**WRITTEN REQUEST:** Copy word for word the portion of the papal address to the Syrian Orthodox Patriarch below that begins with "For two days" and ends after "respect and comprehension.".

____ PASSAGE TO READ

For two days the Patriarch and the archbishops who accompanied him visited the principal holy places of Rome and made contacts with various personalities of the Holy See. In the larger Synod Hall near the Court of Saint Damasus on the morning of 27 October, there took place the farewell visit of the Pope and the Syrian-Orthodox Patriarch of Antioch. A large number of the Synod Fathers were also present. The Pope spoke as follows:




Your Holiness:

Before this assembly of chosen representatives of the Roman Catholic Church, we would like to express once more our joy and our gratitude to God that we have had the opportunity to meet with the spiritual head of the Syrian Orthodox Church in an atmosphere of prayer, openness of spirit and fraternal respect and comprehension.

Throughout the centuries, in times of glory and in times of great suffering, your Church has given witness to Our Lord Jesus Christ, the only-begotten Son of God made man for our salvation. Preachers, scholars and pastors have all contributed to deepening the understanding of the Incarnation of the Son of God and to making the significance of God's condescension towards man a living reality for your people. Many of them bore witness to their faith by the supreme sacrifice of their lives.

We are happy that Your Holiness has personally been able to visit the Church of Rome which, under God's grace, has also struggled to fulfil its mission through the devoted actions of its own teachers, pastors and witnesses to her faith.

________
____ DATASET ENTRIES

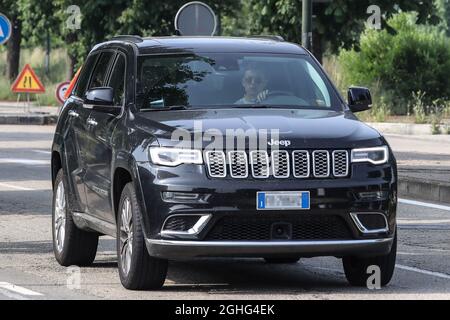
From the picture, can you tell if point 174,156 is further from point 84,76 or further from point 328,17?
point 328,17

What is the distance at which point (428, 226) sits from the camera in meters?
14.9

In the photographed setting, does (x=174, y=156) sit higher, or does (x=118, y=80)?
(x=118, y=80)

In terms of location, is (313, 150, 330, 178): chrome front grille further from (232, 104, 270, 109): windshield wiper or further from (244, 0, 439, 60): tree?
(244, 0, 439, 60): tree

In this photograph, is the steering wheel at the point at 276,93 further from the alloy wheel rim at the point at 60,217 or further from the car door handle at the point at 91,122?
the alloy wheel rim at the point at 60,217

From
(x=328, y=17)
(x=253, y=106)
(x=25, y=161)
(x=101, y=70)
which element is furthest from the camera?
(x=328, y=17)

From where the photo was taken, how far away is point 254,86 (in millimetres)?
11039

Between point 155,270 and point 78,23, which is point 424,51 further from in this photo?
point 155,270

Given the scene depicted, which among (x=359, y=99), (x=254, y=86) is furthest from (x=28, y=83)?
(x=254, y=86)

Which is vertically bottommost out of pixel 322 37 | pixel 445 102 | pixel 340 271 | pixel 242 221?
pixel 445 102

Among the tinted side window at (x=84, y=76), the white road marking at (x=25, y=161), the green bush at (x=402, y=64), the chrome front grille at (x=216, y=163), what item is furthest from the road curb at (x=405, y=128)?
the chrome front grille at (x=216, y=163)

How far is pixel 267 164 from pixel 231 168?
0.78 feet

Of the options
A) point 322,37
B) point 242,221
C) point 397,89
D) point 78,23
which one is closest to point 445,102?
point 397,89

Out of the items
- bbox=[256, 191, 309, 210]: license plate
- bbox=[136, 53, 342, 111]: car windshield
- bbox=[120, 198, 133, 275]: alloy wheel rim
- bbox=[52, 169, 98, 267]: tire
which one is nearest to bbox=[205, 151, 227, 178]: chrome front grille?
bbox=[256, 191, 309, 210]: license plate

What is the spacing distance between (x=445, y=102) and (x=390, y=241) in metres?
24.5
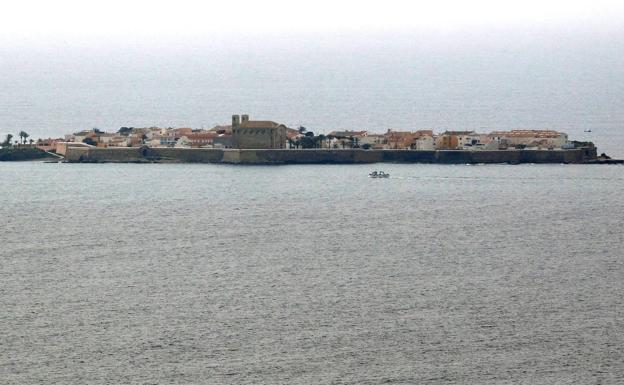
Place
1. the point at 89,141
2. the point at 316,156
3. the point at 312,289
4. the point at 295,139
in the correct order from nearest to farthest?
the point at 312,289 < the point at 316,156 < the point at 295,139 < the point at 89,141

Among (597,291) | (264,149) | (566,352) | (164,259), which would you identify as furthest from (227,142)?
(566,352)

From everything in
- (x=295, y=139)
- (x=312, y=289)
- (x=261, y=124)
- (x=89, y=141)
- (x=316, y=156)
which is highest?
(x=261, y=124)

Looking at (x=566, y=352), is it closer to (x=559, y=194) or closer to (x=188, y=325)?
(x=188, y=325)

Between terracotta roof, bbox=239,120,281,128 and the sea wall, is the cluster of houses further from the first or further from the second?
the sea wall

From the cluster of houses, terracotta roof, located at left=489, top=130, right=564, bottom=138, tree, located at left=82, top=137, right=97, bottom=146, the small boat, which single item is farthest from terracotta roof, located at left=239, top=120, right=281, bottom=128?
the small boat

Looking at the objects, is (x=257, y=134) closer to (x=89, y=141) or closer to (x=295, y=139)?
(x=295, y=139)

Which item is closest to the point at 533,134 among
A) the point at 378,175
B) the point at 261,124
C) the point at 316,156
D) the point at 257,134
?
the point at 316,156

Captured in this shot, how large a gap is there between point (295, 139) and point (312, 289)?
187ft

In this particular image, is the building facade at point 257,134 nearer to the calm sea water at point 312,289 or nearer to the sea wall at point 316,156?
the sea wall at point 316,156

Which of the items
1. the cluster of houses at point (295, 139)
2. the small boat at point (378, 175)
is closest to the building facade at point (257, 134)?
the cluster of houses at point (295, 139)

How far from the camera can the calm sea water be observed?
2480 cm

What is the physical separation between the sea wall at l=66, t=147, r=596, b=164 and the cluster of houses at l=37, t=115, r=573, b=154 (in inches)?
72.6

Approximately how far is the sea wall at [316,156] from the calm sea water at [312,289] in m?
23.5

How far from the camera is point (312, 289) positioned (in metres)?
31.7
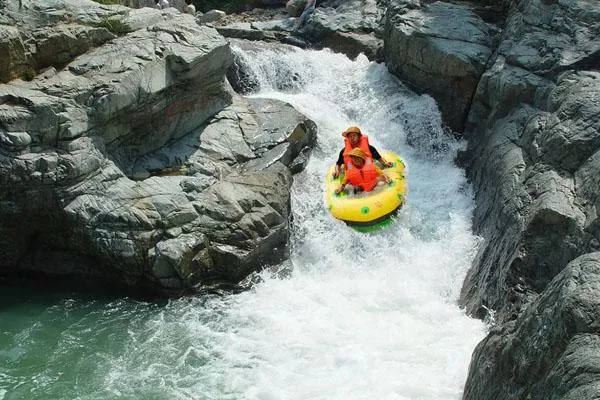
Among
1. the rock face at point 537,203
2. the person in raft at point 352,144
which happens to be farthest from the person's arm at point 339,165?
the rock face at point 537,203

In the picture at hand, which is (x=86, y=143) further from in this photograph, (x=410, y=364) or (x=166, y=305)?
(x=410, y=364)

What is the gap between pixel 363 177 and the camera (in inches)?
407

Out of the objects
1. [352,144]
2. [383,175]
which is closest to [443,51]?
[352,144]

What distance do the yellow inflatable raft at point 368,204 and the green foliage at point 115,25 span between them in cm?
418

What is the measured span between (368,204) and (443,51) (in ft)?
13.4

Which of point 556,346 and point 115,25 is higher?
point 115,25

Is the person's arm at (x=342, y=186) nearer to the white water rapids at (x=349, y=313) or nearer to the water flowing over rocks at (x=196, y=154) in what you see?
the white water rapids at (x=349, y=313)

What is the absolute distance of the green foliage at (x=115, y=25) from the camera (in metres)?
9.98

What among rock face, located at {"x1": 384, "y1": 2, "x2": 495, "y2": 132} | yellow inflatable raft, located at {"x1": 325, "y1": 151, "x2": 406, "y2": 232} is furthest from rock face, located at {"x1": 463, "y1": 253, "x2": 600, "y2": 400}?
rock face, located at {"x1": 384, "y1": 2, "x2": 495, "y2": 132}

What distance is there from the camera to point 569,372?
14.5 ft

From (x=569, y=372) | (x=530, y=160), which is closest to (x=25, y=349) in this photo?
(x=569, y=372)

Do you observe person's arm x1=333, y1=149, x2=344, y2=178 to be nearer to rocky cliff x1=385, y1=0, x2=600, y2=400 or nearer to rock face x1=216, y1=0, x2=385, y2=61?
rocky cliff x1=385, y1=0, x2=600, y2=400

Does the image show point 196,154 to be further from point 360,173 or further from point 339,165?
point 360,173

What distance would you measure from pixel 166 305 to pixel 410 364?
3455mm
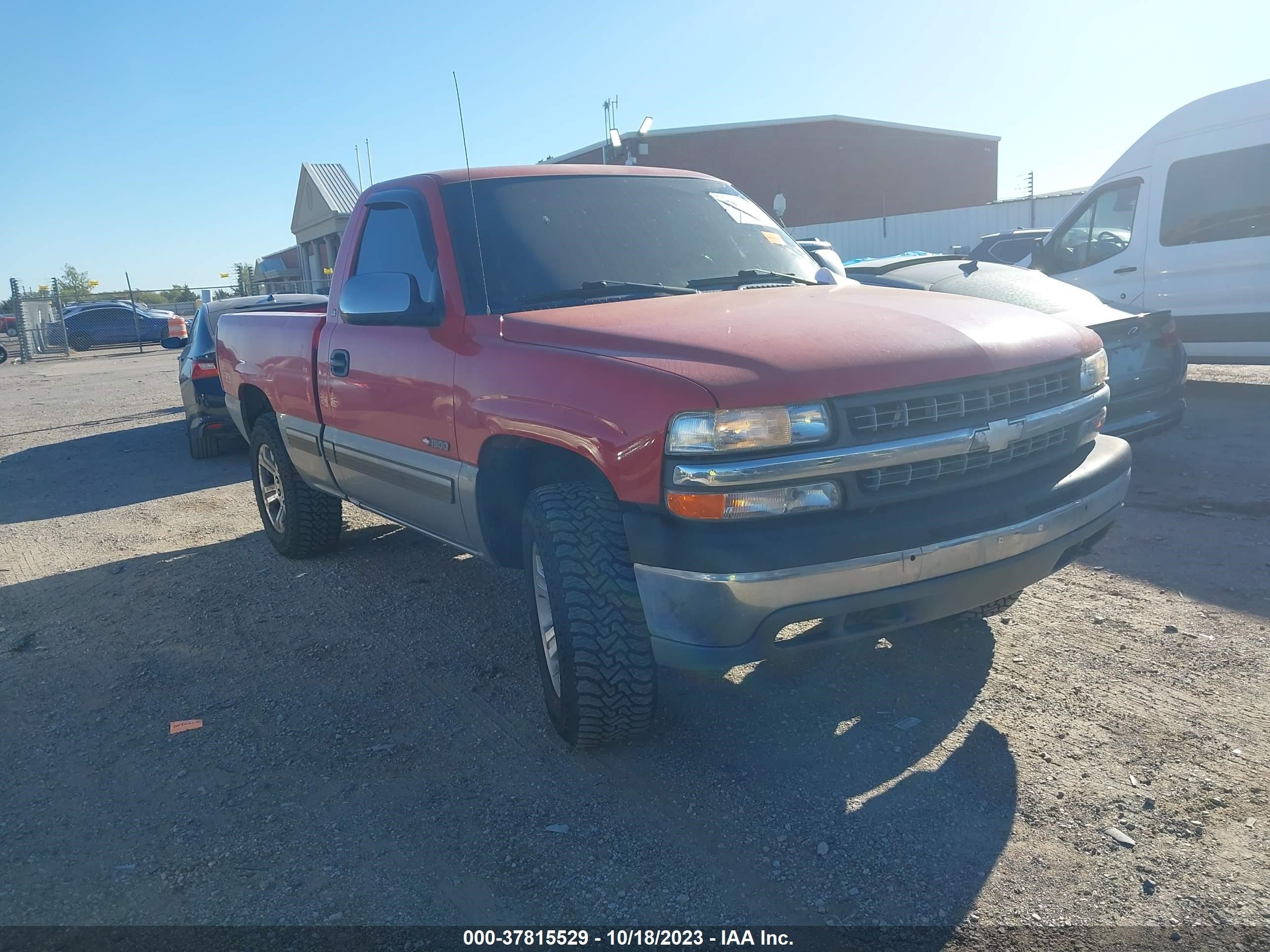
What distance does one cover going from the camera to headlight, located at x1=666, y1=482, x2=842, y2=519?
2693 mm

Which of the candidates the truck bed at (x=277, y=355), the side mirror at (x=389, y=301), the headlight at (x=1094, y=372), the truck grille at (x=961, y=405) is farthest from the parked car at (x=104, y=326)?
the truck grille at (x=961, y=405)

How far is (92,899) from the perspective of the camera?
2701 millimetres

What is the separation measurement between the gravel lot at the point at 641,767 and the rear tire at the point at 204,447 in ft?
15.0

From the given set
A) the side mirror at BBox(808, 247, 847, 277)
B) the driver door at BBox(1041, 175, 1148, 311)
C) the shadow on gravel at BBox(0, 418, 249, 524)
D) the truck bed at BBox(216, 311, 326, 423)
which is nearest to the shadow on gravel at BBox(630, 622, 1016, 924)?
the side mirror at BBox(808, 247, 847, 277)

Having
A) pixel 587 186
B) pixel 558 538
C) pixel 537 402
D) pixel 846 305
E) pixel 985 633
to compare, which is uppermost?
pixel 587 186

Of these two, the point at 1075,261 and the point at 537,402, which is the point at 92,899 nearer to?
the point at 537,402

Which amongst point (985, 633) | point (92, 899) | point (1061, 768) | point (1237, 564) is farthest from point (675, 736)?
point (1237, 564)

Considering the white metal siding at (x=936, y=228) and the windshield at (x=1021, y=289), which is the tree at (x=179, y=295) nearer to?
the white metal siding at (x=936, y=228)

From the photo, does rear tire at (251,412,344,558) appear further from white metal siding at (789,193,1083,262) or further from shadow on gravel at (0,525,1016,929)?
white metal siding at (789,193,1083,262)

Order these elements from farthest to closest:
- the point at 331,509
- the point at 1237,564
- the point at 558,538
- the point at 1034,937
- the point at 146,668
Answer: the point at 331,509 < the point at 1237,564 < the point at 146,668 < the point at 558,538 < the point at 1034,937

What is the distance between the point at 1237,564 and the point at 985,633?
1.56 meters

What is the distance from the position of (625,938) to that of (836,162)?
38.9 metres

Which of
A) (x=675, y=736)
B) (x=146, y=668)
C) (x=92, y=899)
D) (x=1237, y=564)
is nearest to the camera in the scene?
(x=92, y=899)

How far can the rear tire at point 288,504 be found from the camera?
222 inches
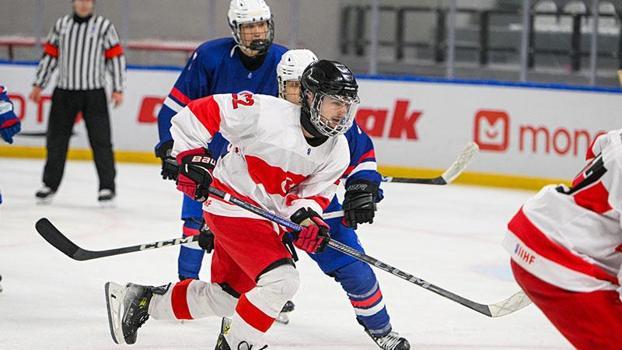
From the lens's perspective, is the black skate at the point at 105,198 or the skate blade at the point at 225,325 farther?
the black skate at the point at 105,198

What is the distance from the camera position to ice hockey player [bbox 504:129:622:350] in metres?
2.30

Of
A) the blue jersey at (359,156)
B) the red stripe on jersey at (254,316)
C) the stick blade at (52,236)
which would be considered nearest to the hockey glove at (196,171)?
the red stripe on jersey at (254,316)

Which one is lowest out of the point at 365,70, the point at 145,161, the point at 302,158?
the point at 145,161

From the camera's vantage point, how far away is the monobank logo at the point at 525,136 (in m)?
7.28

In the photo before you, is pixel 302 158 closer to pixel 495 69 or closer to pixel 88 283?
pixel 88 283

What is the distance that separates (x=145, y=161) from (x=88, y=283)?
12.7 ft

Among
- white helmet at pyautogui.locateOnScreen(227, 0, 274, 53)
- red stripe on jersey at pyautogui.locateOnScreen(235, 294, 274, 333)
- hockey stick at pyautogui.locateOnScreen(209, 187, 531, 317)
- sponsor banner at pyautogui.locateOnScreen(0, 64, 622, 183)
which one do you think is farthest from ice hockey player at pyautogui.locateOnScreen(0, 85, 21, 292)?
sponsor banner at pyautogui.locateOnScreen(0, 64, 622, 183)

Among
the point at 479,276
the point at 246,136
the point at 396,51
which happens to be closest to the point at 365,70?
the point at 396,51

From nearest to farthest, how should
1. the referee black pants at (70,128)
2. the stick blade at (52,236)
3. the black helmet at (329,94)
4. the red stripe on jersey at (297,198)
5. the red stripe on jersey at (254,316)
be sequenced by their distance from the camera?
the red stripe on jersey at (254,316) < the black helmet at (329,94) < the red stripe on jersey at (297,198) < the stick blade at (52,236) < the referee black pants at (70,128)

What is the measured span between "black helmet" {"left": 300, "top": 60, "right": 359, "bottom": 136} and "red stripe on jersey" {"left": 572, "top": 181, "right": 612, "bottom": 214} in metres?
0.82

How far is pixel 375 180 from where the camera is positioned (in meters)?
3.25

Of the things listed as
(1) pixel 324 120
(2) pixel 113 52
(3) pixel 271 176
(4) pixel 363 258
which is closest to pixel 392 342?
(4) pixel 363 258

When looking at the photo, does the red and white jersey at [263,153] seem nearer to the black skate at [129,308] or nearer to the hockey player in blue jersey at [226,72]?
the black skate at [129,308]

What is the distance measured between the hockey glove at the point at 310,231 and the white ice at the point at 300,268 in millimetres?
621
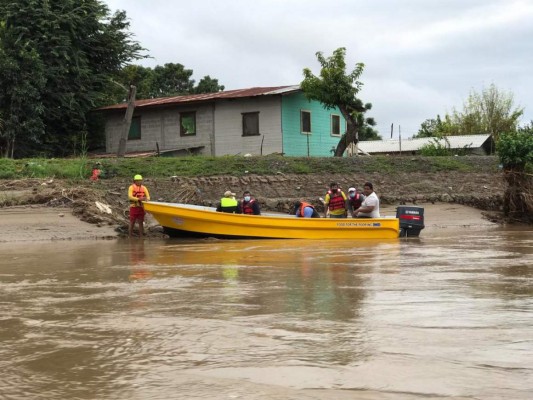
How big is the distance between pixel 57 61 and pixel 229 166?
10.6 m

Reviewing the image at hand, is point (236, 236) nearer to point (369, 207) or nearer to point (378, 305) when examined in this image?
point (369, 207)

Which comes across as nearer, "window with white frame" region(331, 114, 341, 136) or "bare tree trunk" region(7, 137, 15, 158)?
"bare tree trunk" region(7, 137, 15, 158)

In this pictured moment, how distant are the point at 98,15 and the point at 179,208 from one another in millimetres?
18324

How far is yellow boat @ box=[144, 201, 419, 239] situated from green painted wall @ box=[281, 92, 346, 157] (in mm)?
14875

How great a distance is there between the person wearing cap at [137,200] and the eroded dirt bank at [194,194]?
85cm

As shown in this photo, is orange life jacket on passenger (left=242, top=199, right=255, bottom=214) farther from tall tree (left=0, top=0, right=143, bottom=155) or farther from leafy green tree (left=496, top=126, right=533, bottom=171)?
tall tree (left=0, top=0, right=143, bottom=155)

________

**SOLUTION:**
For two days the Patriarch and the archbishops who accompanied him visited the principal holy places of Rome and made contacts with various personalities of the Holy See. In the larger Synod Hall near the Court of Saint Damasus on the morning of 27 October, there took place the farewell visit of the Pope and the Syrian-Orthodox Patriarch of Antioch. A large number of the Synod Fathers were also present. The Pope spoke as follows:




Your Holiness:

Before this assembly of chosen representatives of the Roman Catholic Church, we would like to express once more our joy and our gratitude to God that we have had the opportunity to meet with the spiritual head of the Syrian Orthodox Church in an atmosphere of prayer, openness of spirit and fraternal respect and comprehension.